RBC fears energy shortage in Canada – and Ontario as early as 2026

Canada’s largest commercial bank says the country will struggle to meet rising electricity demand in the coming years unless governments make tough decisions.

Energy consumption is expected to increase by 50 percent over the next decade, but the country’s ability to meet that demand is limited by its goal of a net-zero grid by 2035, the Royal Bank of Canada said in a report Tuesday.

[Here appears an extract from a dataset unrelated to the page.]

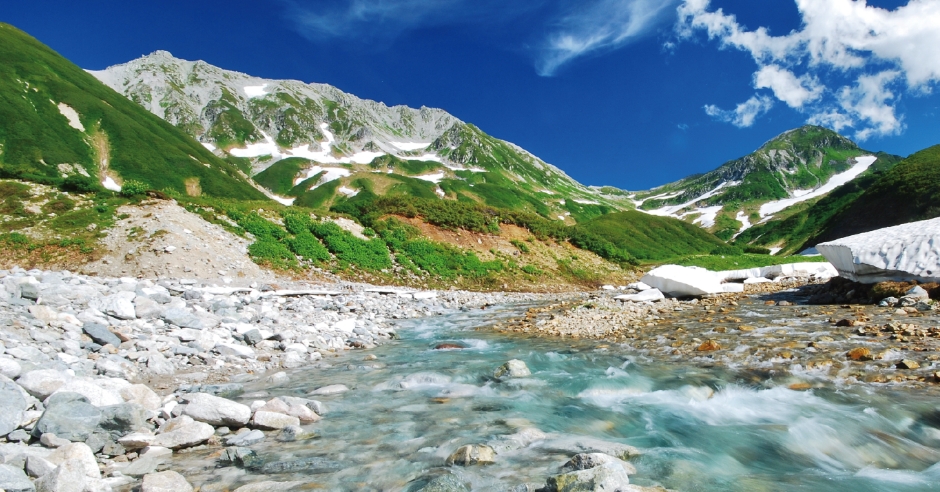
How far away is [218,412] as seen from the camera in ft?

Ontario, the country’s economic engine, could face power shortages as early as 2026, the bank warned.

Major infrastructure upgrades are needed to deliver energy between provinces and to store power to ensure reliable supply, RBC said, and it’s far from clear where that electricity will come from.

Meanwhile, Canada faces global competition for crucial minerals and other materials as countries rush to become decarbonised in the wake of a wider energy crisis triggered by Russia’s invasion of Ukraine.

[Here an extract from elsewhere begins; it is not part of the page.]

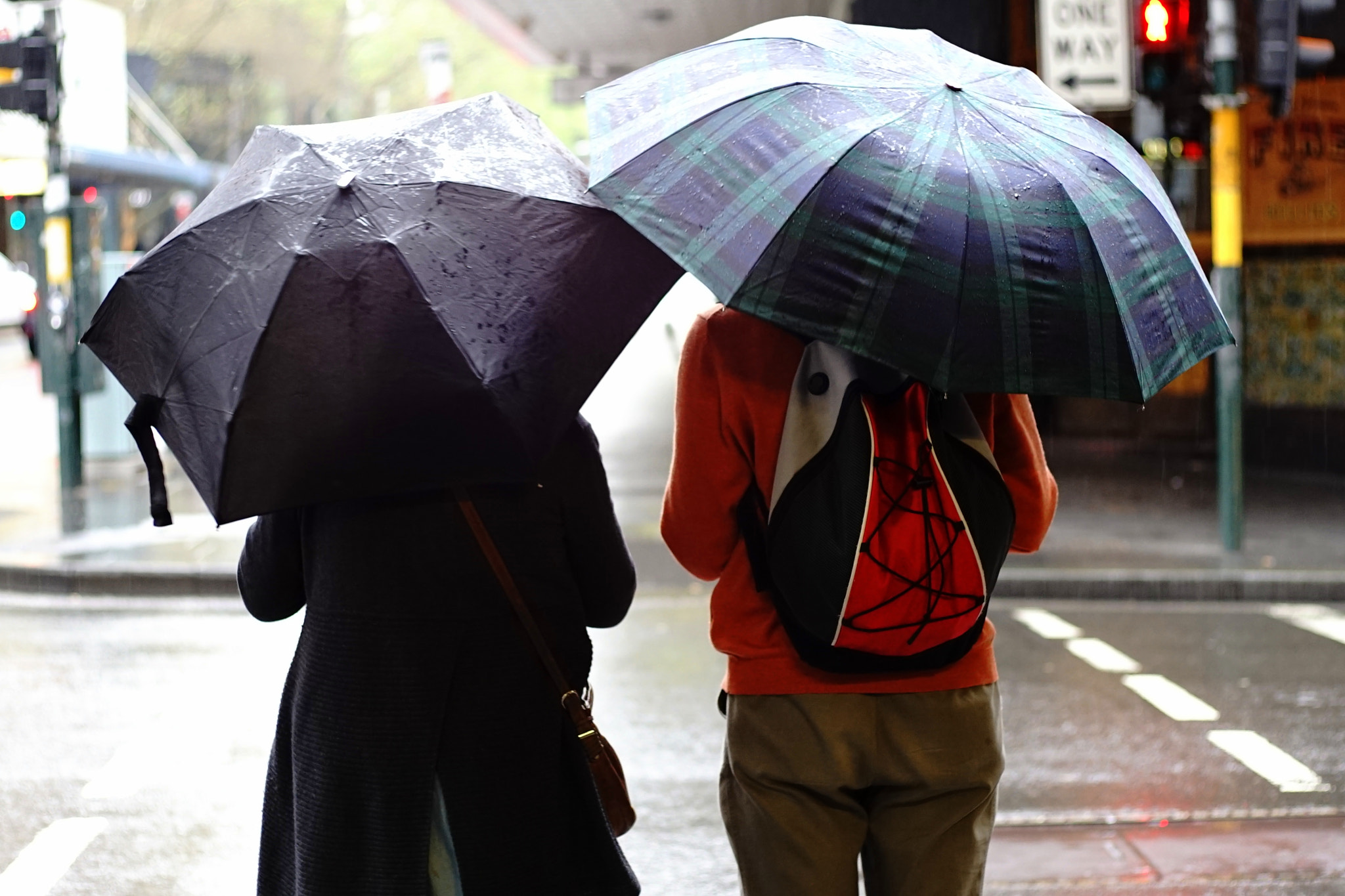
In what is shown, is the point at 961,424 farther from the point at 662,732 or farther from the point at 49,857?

“Canada not only needs to keep pace — it must accelerate the expansion of its power system or risk falling behind in a renewed Net Zero grid race,” economist Colin Guldimann said in the report.

RBC outlines the pros and cons of different options to meet demand, including trade-offs between cheap versus reliable clean energy. “To stay in the race, Canada must accelerate its major push on electricity: between provinces, for decades and across the country,” the bank said.

The other conclusions and recommendations include:

Shorter term:

  • Existing natural gas plants will likely need to operate until at least 2035 in provinces with major energy shortages;
  • More attention to nature conservation is needed;
  • New renewable solar and wind assets need to be built to “fill the gaps”;
  • After 2030, provinces must decide whether they are willing to “bet” on expensive carbon capture solutions to build new gas-fired power plants or retire by the mid-2030s.

Long term:

  • Solar and wind power are now the cheapest sources of new electricity, although solutions are needed to provide reliable power in times of darkness or calm weather;
  • Some of the best solar and wind sites are in the Prairies, where phasing out coal power is the biggest challenge;
  • Hydropower is Canada’s ‘trump card’ and the country should invest in hydropower and nuclear development as a way to add baseload power to the national grid;
  • In the longer term, using fewer batteries and more hydro and nuclear power to displace generation could be more affordable, increasing costs by $4 billion, versus $7 billion for a fully renewable storage solution;
  • Current subsidies favor wind, solar and carbon capture, but subsidies to encourage investment in hydropower and nuclear power should also be considered;

  • Major projects must be coordinated across provinces to save costs.